Mlle Sabine était entrée avec l’intention arrêtée de ne rien cacher à sa tante, disposée à tout lui dire quand le moment serait venu, et très sincèrement, avec un entier abandon, comme une honnête fille qui n’a pas de secret pour sa mère. Cette démarche lui coûtait extrêmement ; elle n’avait pas hésité. Elle arrivait avec un grand élan, le cœur déchiré, et la tante l’accueillait avec des badinages, d’un ton plaisant, en personne amusée et curieuse. Étourdie par ce vif babil, froissée et blessée dans le sérieux de ses tristesses, Mlle Sabine sentait déjà s’éteindre tout désir de confidence ; le cours de ses pensées était changé. Maintenant ce qu’elle redoutait le plus, c’était de trahir ce secret qu’elle aurait voulu se cacher à elle-même. Dans son trouble, elle était convaincue qu’on lui parlait de Marcel, et toutes ces questions de la tante l’effrayaient ; mais la tante n’avait en vue que le neveu du maire : elle reprit son discours avec volubilité, et Mlle Sabine fut rassurée en entendant le nom de Lucien qui revenait au milieu des caquets de la bonne demoiselle. Décidée comme elle l’était alors à se tenir sur la réserve, Mlle Sabine avait tout intérêt à prolonger cette méprise. Rien n’eût été plus facile : la tante s’engageait de si bon cœur dans son petit roman ! Il n’y avait qu’à la laisser partir et courir trotte-menu à la suite de son idée. Sabine ne le voulut pas ; sa grande loyauté souffrait de cette équivoque, il lui répugnait d’en profiter. A diverses reprises, elle arrêta sa tante pour lui dire très nettement qu’elle détestait Lucien : la tante n’en voulut rien croire.

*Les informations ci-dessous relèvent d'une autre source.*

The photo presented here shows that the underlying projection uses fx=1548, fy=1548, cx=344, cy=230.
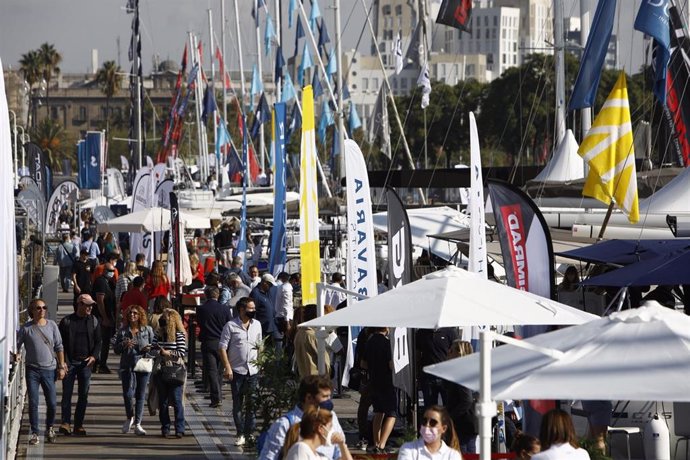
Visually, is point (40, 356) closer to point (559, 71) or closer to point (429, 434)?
point (429, 434)

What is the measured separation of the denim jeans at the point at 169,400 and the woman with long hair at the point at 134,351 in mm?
269

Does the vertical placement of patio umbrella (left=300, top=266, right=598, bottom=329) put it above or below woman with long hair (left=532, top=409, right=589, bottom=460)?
above

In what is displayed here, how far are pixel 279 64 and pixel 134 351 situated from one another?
3361 cm

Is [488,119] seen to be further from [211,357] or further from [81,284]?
[211,357]

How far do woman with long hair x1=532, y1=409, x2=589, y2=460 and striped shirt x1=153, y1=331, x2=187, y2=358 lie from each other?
802cm

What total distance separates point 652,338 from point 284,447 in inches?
95.1

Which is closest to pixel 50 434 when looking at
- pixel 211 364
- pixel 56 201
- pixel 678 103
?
pixel 211 364

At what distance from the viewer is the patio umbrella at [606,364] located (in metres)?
7.90

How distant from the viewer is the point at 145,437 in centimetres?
1714

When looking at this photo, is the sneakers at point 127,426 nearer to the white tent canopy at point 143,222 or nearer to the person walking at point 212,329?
the person walking at point 212,329

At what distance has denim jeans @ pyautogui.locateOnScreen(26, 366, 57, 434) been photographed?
1631 centimetres

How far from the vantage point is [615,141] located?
18188 millimetres

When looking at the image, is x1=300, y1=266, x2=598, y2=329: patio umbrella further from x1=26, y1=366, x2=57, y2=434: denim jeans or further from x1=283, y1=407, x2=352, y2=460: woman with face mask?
x1=26, y1=366, x2=57, y2=434: denim jeans

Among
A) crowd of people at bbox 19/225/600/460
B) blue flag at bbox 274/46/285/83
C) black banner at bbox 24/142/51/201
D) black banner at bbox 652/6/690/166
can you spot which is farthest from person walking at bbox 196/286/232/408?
blue flag at bbox 274/46/285/83
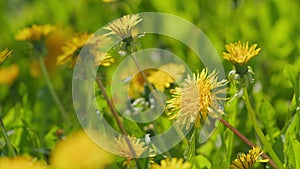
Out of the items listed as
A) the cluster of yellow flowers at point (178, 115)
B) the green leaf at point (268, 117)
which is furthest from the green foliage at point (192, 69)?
the cluster of yellow flowers at point (178, 115)

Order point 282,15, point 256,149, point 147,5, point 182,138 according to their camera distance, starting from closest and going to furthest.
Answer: point 256,149 → point 182,138 → point 282,15 → point 147,5

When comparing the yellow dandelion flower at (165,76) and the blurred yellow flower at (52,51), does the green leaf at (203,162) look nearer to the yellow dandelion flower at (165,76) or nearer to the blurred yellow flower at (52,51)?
→ the yellow dandelion flower at (165,76)

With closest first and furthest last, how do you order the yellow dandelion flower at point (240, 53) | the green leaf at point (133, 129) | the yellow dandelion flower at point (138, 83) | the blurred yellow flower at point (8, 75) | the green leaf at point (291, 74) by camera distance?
the yellow dandelion flower at point (240, 53) → the green leaf at point (133, 129) → the green leaf at point (291, 74) → the yellow dandelion flower at point (138, 83) → the blurred yellow flower at point (8, 75)

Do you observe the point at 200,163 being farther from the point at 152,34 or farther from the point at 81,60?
the point at 152,34

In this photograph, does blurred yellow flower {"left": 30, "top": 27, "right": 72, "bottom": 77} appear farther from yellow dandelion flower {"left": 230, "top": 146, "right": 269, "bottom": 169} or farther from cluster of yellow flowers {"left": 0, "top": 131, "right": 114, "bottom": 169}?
yellow dandelion flower {"left": 230, "top": 146, "right": 269, "bottom": 169}

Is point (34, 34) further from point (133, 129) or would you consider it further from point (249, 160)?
point (249, 160)

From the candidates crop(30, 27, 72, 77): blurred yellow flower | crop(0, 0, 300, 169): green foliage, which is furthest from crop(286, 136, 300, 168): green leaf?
crop(30, 27, 72, 77): blurred yellow flower

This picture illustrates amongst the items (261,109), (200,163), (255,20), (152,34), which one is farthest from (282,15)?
(200,163)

— Comme vous dites cela ! répondait-elle ; quel air ! quelle vois mordante, saccadée, comme une personne qui veut se dominer ? Vous ne l’aimez pas ? en êtes-vous bien sûre ? Tu as beau me répéter le contraire, je t’assure que tu en es folle, et j’en juge par cette insistance que tu mets à me démentir. Tu ne veux pas me tromper, je le sais, mais tu voudrais te faire illusion à toi-même ; la vieille tante le voit bien.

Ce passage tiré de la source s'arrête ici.